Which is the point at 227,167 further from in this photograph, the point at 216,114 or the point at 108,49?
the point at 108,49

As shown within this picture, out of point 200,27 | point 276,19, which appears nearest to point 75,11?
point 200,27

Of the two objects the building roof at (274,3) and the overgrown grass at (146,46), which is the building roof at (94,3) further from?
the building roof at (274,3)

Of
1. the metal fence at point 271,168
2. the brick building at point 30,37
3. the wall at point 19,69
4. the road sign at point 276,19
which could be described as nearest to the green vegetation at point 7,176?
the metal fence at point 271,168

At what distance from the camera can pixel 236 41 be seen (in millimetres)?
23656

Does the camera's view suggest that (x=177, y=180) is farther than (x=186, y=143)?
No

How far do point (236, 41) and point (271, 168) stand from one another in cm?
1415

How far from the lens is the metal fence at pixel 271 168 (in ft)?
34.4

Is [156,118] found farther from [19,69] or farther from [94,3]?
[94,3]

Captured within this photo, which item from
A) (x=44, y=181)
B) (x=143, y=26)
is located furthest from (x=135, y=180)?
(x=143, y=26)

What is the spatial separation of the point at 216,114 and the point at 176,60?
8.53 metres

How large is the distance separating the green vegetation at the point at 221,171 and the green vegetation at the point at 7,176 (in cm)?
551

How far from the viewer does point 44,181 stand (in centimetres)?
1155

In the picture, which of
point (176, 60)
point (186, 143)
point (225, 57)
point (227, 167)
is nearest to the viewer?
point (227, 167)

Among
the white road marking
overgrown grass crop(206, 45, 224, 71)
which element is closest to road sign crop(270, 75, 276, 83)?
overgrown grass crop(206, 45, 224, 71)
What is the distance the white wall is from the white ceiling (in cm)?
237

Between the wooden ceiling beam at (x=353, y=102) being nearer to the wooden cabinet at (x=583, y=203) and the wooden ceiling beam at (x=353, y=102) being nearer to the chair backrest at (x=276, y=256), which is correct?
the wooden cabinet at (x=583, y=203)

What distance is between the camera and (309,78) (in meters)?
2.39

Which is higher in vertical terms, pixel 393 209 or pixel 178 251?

> [TO BE DONE]: Please copy out the records above word for word, starting with the line that contains "What is the distance" and continuing through the last line of the records.

> [SOLVED EXERCISE]:
What is the distance the white wall is from the white ceiling (in cm)?
237

Between the wooden ceiling beam at (x=353, y=102) being nearer to the wooden cabinet at (x=583, y=203) and the wooden ceiling beam at (x=353, y=102) being nearer to the chair backrest at (x=276, y=256), which is correct?
the wooden cabinet at (x=583, y=203)

What distance is between the camera and (309,78) (in meters)?
2.39

Which is higher in vertical terms, pixel 393 209 or pixel 178 251?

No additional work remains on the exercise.